*課題 a*: 下に示すデータの行のうち、「What distance separates」を含む行から最後の行までを、両端を含めてそのまま書き写してください。

*読む文章*:
****************************************
2 『マクベス』

文字数 3,412文字

二 『マクベス』
 現代演劇協会理事長は、『人間・この劇的なるもの』において、「劇は究極において倫理的でなければならない。元来は、それは宗教的なものであった。その本質は、今日もなお失われてはならぬ」と言い、さらに、シェイクスピアの四大悲劇のうちで、「もっとも純粋な悲劇」として『マクベス』を挙げております。と申しますのも、「マクベスは自由でありえた。それにもかかわらず、かれは自分の宿命を探りあて、性急にそれに到達しようとあがく」のがその一因だからであります。

 すでにいったように、私たちが欲しているのは、自己の自由ではない。自己の宿命である。そういえば、誤解をまねくであろうが、こういったらわかってもらえるであろうか。私たちは自己の宿命のうちあるという自覚においてのみ、はじめて自由感の溌刺さを味わえるのだ。自己が居るべきところに居るという実感、宿命感とはそういうものである。それは、なにも大仰な悲劇性を意味しない。宿命などというものは、ごく単純なものだ。
(『人間・この劇的なるもの』)

 スコットランドの将軍マクベスは、フォレス近くの荒野で、友人の将軍バンンクォーと共に、三人の魔女に出会い、自分が王になるという予言を聞きます。彼自身は半信半疑だったのですが、野心家の妻に押され、城に立ち寄ったスコットランド王ダンカンを殺害します。魔女の予言通り、スコットランド王となったマクベスは、自分の権力をさらに強固なものにするため、魔女の予言を再度仰ぎ、殺戮を重ねるのですが、その罪の意識に苛まされて、精神の平衡感覚を失い、自滅へと向かい始めるのです。マクベス夫人も精神が錯乱し、狂死してしまいます。そうしている間に、父がマクベスによって殺されたことを知った王子マルカムは貴族を集め、マクベス打倒に立ち上がります。女から生まれたものに敗れることはないという魔女の予言を信念にマクベスは動じません。けれども、城は難攻不落だという魔女の予言を完全には信じきれず、マクベスは城から出て戦闘を挑み、月足らずで母親の腹を裂いて出てきたマクダフに討ちとられるのです。

 予言にはマクベスが王になるとしても、国王を殺さなければならないのか、国王を殺さなくともいずれは国王になれるのかどうかは明らかではありません。マクベスもそれを承知しております。が、妻の後押しもあって、彼はダンカン王を殺害して、後釜に座ってしまうのです。

 予言はそもそもが曖昧なものであります。第一幕第一場の魔女のセリフでそのとりようによってどうとでも解釈できる性質が予言されておるのです。

ALL: Fair is foul, and foul is fair:

 福田恆存は「きれいは汚い、汚いはきれい」、小田島雄志は「いいは悪いで悪いはいい」と訳しておりますが、”fair”と”foul”にはいずれの意味もあります。予言は意味の平衡状態にある言葉で、それをある心理的状況に置かれた人物が解釈し始めた途端、臨界に達してしまうのです。確かに、予言では、”fair”は“foul”であり、“foul”は“fair”であります。

 こうした曖昧さは予言に囚われた人物を主人公にしたこの作品の至るところに見られます。第五幕第五場におけるマクベスが夫人の死を聞いて語る劇中で最も有名な次のセリフにもそれがあるのです。

SEYTON: The queen, my lord, is dead.
****************************************
空間に関する問題集の記録
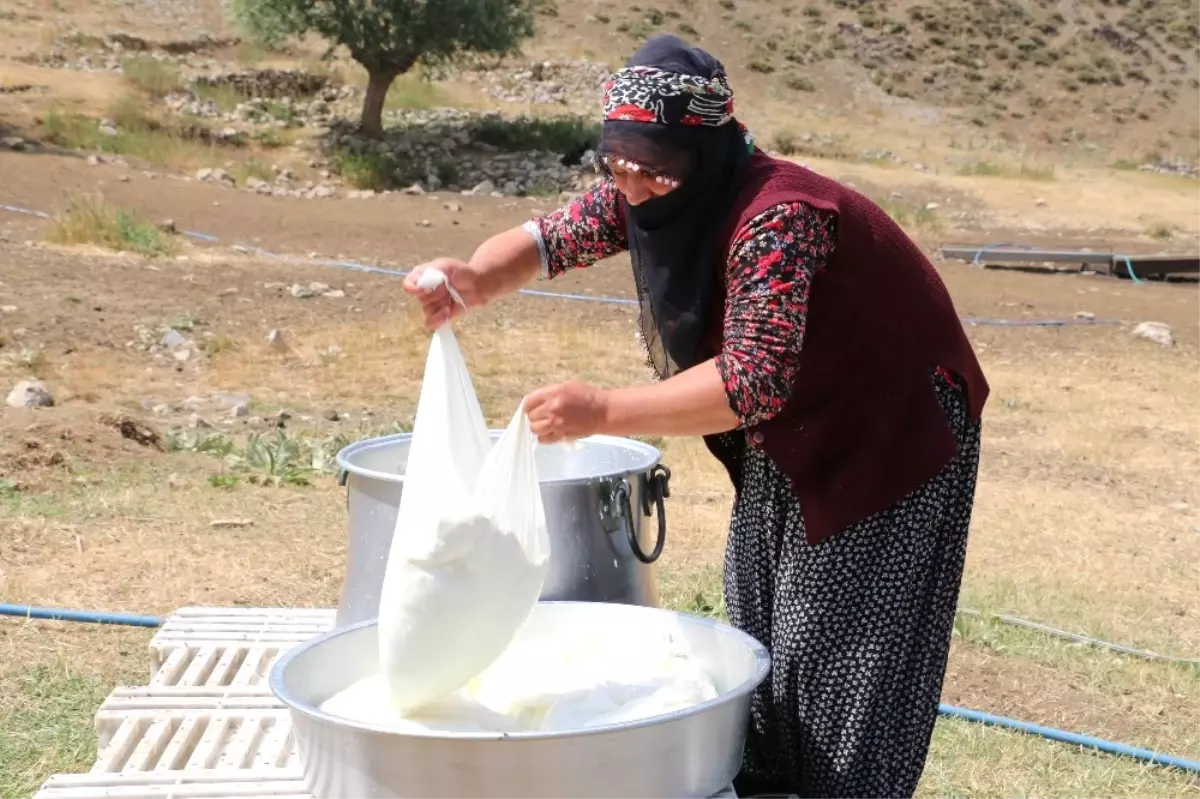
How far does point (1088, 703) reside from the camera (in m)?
3.43

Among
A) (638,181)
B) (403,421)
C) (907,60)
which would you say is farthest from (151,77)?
(907,60)

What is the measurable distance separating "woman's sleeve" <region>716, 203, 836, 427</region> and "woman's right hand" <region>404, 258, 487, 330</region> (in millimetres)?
472

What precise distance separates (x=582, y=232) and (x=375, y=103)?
56.0ft

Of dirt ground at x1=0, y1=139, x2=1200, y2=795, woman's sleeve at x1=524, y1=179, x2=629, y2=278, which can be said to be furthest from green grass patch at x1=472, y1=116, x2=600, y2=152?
woman's sleeve at x1=524, y1=179, x2=629, y2=278

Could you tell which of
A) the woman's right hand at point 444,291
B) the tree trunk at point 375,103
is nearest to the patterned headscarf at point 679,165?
the woman's right hand at point 444,291

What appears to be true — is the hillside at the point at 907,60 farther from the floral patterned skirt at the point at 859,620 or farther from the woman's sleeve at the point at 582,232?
the floral patterned skirt at the point at 859,620

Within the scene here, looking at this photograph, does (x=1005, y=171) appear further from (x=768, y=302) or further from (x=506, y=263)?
(x=768, y=302)

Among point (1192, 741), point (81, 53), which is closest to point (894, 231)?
point (1192, 741)

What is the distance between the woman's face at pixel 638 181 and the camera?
6.00ft

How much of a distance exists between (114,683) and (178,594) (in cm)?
59

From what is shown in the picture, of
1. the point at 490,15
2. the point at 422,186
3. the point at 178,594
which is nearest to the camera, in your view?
the point at 178,594

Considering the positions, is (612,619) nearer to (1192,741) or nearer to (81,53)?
(1192,741)

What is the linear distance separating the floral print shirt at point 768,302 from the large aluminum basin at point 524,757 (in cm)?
36

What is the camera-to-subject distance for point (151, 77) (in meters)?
18.7
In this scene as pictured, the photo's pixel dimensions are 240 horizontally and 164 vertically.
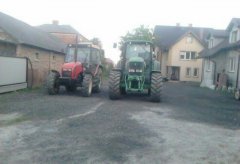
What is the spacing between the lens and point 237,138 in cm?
838

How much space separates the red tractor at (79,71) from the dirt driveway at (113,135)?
3.73 metres

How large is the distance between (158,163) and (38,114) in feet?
19.0

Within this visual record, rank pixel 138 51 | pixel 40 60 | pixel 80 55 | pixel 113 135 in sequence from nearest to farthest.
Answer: pixel 113 135
pixel 138 51
pixel 80 55
pixel 40 60

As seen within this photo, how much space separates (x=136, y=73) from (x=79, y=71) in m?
3.40

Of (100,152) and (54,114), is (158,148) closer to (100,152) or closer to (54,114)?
(100,152)

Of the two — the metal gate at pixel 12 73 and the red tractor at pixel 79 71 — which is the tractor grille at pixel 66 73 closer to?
the red tractor at pixel 79 71

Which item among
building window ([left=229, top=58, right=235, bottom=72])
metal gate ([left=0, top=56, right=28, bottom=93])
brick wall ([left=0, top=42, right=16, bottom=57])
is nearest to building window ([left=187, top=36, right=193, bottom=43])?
building window ([left=229, top=58, right=235, bottom=72])

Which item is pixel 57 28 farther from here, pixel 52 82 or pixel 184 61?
pixel 52 82

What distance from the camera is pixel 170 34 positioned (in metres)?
51.7

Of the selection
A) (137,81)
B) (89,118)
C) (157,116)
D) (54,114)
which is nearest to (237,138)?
(157,116)

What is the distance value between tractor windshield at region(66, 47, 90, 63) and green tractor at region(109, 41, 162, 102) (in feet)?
7.78

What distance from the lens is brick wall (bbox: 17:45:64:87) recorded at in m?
22.9

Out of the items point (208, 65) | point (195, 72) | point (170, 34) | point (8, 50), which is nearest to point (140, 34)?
point (170, 34)

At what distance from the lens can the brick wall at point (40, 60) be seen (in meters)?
22.9
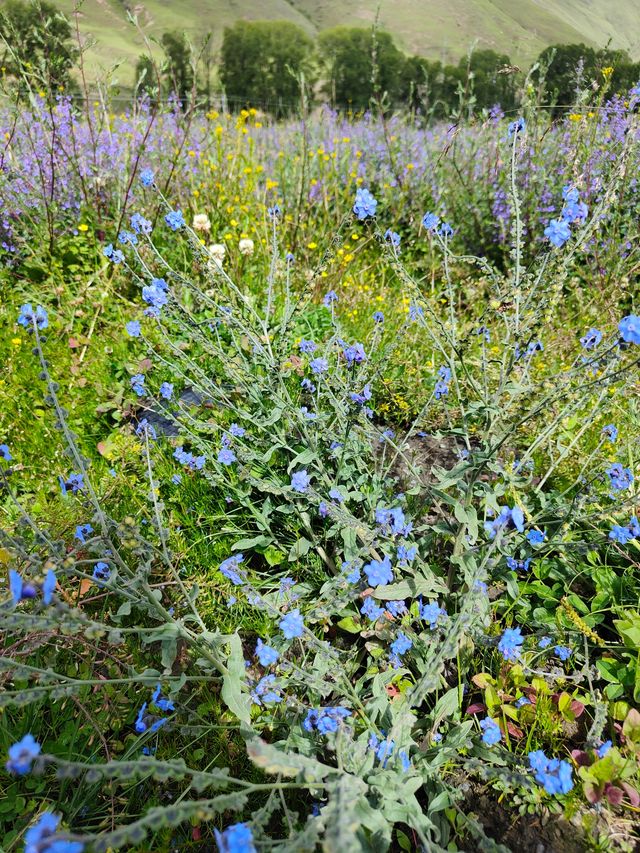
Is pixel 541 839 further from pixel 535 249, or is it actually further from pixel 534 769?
pixel 535 249

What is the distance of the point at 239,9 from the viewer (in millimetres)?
95250

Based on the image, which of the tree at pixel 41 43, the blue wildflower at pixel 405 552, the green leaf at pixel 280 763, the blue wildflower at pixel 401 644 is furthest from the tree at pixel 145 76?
the green leaf at pixel 280 763

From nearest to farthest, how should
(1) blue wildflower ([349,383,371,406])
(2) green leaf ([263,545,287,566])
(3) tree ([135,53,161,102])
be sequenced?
1. (1) blue wildflower ([349,383,371,406])
2. (2) green leaf ([263,545,287,566])
3. (3) tree ([135,53,161,102])

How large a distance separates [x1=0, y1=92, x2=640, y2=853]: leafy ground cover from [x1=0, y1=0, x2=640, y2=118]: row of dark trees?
4.62 ft

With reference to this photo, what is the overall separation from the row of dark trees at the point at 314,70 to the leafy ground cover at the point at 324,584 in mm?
1407

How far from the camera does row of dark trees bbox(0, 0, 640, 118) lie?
3.66m

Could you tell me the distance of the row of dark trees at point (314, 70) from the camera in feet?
12.0

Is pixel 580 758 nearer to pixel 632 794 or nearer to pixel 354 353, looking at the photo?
pixel 632 794

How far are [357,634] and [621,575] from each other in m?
1.00

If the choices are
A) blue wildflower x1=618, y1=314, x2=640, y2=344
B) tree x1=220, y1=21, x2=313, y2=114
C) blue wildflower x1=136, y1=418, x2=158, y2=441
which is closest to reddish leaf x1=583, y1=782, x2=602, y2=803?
blue wildflower x1=618, y1=314, x2=640, y2=344

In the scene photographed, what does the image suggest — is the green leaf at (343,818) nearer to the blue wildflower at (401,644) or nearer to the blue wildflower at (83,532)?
the blue wildflower at (401,644)

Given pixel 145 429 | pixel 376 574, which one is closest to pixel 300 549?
pixel 376 574

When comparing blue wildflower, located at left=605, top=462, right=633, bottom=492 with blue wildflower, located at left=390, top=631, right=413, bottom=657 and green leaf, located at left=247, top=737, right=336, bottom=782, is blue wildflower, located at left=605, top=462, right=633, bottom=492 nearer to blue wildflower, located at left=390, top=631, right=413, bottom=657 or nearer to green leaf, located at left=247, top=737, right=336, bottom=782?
blue wildflower, located at left=390, top=631, right=413, bottom=657

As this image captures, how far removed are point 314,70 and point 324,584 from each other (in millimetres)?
7299
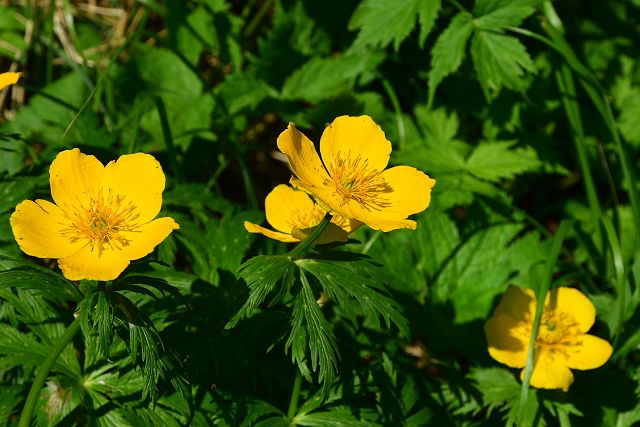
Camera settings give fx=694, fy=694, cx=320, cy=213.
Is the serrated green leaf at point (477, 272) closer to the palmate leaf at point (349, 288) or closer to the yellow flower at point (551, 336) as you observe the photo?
the yellow flower at point (551, 336)

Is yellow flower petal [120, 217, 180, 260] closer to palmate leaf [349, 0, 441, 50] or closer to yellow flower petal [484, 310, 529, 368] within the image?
yellow flower petal [484, 310, 529, 368]

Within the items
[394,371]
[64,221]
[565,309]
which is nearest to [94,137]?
[64,221]

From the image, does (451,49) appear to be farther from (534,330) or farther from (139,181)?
(139,181)

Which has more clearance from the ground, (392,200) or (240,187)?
(392,200)

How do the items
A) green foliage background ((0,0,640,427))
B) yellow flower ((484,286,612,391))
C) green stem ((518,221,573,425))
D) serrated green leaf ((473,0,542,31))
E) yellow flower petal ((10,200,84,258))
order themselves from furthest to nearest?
serrated green leaf ((473,0,542,31))
yellow flower ((484,286,612,391))
green stem ((518,221,573,425))
green foliage background ((0,0,640,427))
yellow flower petal ((10,200,84,258))

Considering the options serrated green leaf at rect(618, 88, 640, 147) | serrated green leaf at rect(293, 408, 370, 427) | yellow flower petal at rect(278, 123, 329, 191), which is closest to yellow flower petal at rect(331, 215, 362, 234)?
yellow flower petal at rect(278, 123, 329, 191)

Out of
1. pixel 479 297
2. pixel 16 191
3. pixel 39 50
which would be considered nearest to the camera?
pixel 16 191

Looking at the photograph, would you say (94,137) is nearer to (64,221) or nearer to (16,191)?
(16,191)
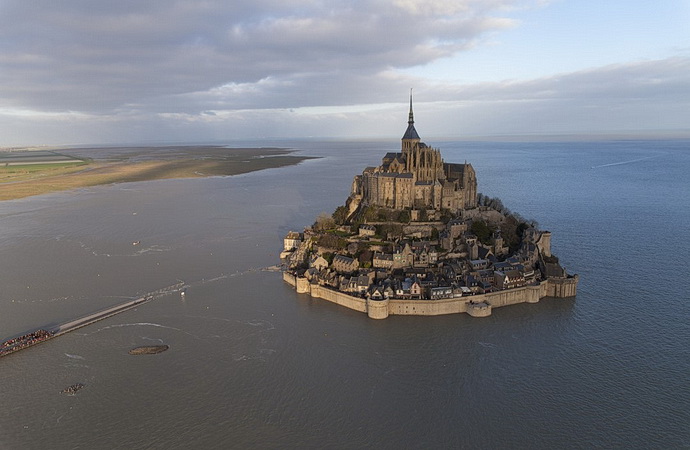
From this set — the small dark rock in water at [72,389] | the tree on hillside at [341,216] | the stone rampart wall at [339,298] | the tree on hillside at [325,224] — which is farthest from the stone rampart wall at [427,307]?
the small dark rock in water at [72,389]

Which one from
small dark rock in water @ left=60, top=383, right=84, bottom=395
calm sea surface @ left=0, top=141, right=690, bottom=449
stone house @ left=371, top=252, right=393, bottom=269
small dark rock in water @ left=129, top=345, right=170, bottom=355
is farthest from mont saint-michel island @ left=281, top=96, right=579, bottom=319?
small dark rock in water @ left=60, top=383, right=84, bottom=395

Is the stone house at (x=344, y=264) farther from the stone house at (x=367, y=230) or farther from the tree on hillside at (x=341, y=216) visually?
the tree on hillside at (x=341, y=216)

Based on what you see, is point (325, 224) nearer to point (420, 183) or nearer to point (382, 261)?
point (382, 261)

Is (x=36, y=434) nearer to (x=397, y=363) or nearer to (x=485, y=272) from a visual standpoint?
(x=397, y=363)

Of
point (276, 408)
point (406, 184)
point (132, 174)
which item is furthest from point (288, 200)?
point (132, 174)

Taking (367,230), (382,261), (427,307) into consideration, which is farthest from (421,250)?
(427,307)

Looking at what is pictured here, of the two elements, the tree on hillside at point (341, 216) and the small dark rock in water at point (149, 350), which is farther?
the tree on hillside at point (341, 216)
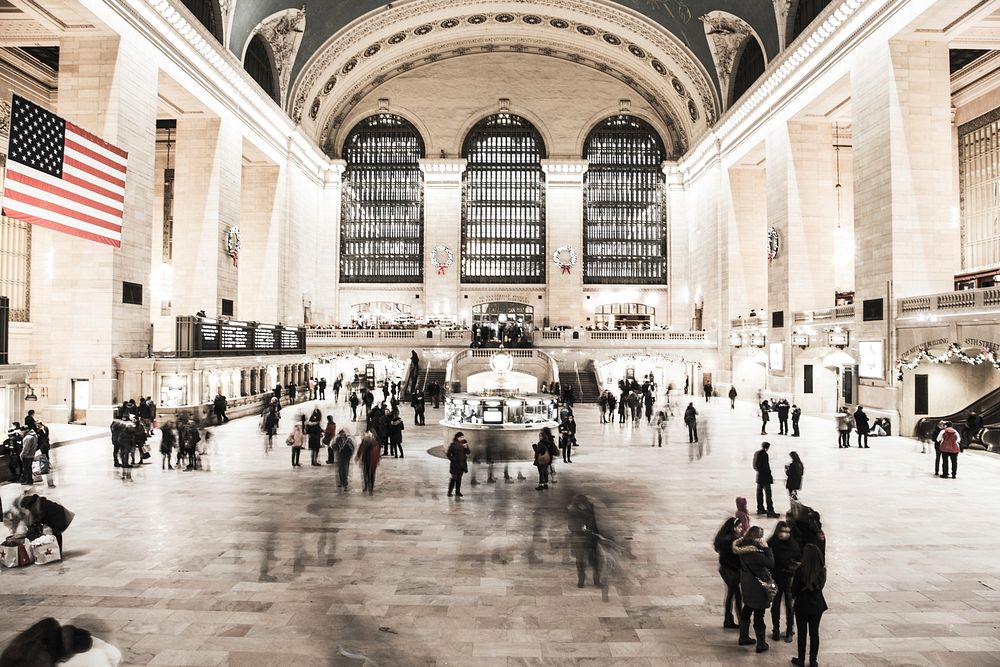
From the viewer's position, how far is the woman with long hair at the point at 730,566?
5234 millimetres

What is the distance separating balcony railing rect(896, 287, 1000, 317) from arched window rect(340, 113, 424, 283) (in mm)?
29562

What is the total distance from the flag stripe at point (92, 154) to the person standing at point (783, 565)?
640 inches

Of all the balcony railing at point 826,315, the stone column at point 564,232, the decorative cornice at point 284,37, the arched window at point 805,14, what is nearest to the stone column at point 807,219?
the balcony railing at point 826,315

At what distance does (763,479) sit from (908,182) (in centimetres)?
1378

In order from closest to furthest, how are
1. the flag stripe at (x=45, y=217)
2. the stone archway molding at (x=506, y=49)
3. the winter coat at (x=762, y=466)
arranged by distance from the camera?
the winter coat at (x=762, y=466), the flag stripe at (x=45, y=217), the stone archway molding at (x=506, y=49)

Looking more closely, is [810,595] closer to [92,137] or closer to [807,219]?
[92,137]

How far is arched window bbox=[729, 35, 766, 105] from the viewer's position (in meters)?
28.5

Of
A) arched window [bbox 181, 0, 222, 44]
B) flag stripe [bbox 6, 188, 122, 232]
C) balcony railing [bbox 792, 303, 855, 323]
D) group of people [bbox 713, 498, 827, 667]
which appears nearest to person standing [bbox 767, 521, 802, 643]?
group of people [bbox 713, 498, 827, 667]

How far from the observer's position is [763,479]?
29.5 ft

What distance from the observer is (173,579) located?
633 centimetres

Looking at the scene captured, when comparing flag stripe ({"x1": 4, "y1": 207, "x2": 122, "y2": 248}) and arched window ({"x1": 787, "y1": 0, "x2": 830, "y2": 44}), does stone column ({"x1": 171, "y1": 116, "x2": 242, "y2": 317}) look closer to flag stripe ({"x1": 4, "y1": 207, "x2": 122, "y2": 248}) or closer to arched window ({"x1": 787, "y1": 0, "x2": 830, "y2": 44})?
flag stripe ({"x1": 4, "y1": 207, "x2": 122, "y2": 248})

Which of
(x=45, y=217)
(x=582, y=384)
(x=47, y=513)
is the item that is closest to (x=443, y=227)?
(x=582, y=384)

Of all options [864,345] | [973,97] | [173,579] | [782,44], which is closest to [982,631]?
[173,579]

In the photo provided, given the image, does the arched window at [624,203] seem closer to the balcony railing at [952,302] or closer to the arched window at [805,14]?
the arched window at [805,14]
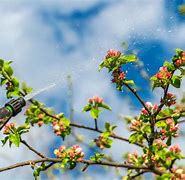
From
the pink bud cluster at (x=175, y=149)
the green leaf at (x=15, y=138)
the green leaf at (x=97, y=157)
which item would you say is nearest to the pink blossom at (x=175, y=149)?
the pink bud cluster at (x=175, y=149)

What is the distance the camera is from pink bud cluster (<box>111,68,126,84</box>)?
5.18 meters

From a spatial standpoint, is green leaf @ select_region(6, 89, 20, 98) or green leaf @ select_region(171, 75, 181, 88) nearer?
green leaf @ select_region(171, 75, 181, 88)

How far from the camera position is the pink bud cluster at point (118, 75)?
5.18 m

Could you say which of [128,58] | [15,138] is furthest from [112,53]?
[15,138]

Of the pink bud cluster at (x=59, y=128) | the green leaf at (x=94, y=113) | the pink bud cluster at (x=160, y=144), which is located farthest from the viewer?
the pink bud cluster at (x=59, y=128)

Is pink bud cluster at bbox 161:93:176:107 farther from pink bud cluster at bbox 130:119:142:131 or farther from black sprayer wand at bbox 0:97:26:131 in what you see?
black sprayer wand at bbox 0:97:26:131

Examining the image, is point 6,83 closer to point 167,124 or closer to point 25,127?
point 25,127

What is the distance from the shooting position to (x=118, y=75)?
520 centimetres

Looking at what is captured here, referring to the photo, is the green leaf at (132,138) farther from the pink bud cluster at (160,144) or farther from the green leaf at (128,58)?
the green leaf at (128,58)

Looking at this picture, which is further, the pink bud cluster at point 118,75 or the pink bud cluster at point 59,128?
the pink bud cluster at point 59,128

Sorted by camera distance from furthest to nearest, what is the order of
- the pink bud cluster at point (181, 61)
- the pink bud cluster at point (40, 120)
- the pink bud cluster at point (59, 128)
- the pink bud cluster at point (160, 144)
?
1. the pink bud cluster at point (40, 120)
2. the pink bud cluster at point (59, 128)
3. the pink bud cluster at point (160, 144)
4. the pink bud cluster at point (181, 61)

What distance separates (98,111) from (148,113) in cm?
62

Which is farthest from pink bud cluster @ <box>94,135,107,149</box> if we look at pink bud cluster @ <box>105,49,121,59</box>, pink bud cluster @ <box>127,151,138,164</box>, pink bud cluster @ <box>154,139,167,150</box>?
pink bud cluster @ <box>105,49,121,59</box>

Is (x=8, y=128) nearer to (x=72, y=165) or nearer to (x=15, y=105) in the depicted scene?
(x=15, y=105)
****************************************
*課題 b*: 『マクベス』についての文章のあらすじの段落から、魔女がマクベスに告げた予言の内容をすべて挙げてください。

*解答 a*:
What distance separates (98,111) from (148,113) in cm?
62

Which is farthest from pink bud cluster @ <box>94,135,107,149</box> if we look at pink bud cluster @ <box>105,49,121,59</box>, pink bud cluster @ <box>127,151,138,164</box>, pink bud cluster @ <box>154,139,167,150</box>?
pink bud cluster @ <box>105,49,121,59</box>

Is (x=8, y=128) nearer to (x=72, y=165) or nearer to (x=15, y=105) in the depicted scene?
(x=15, y=105)

*解答 b*:
・マクベスが王になる
・マクベスは女から生まれたものに敗れることはない
・マクベスの城は難攻不落だ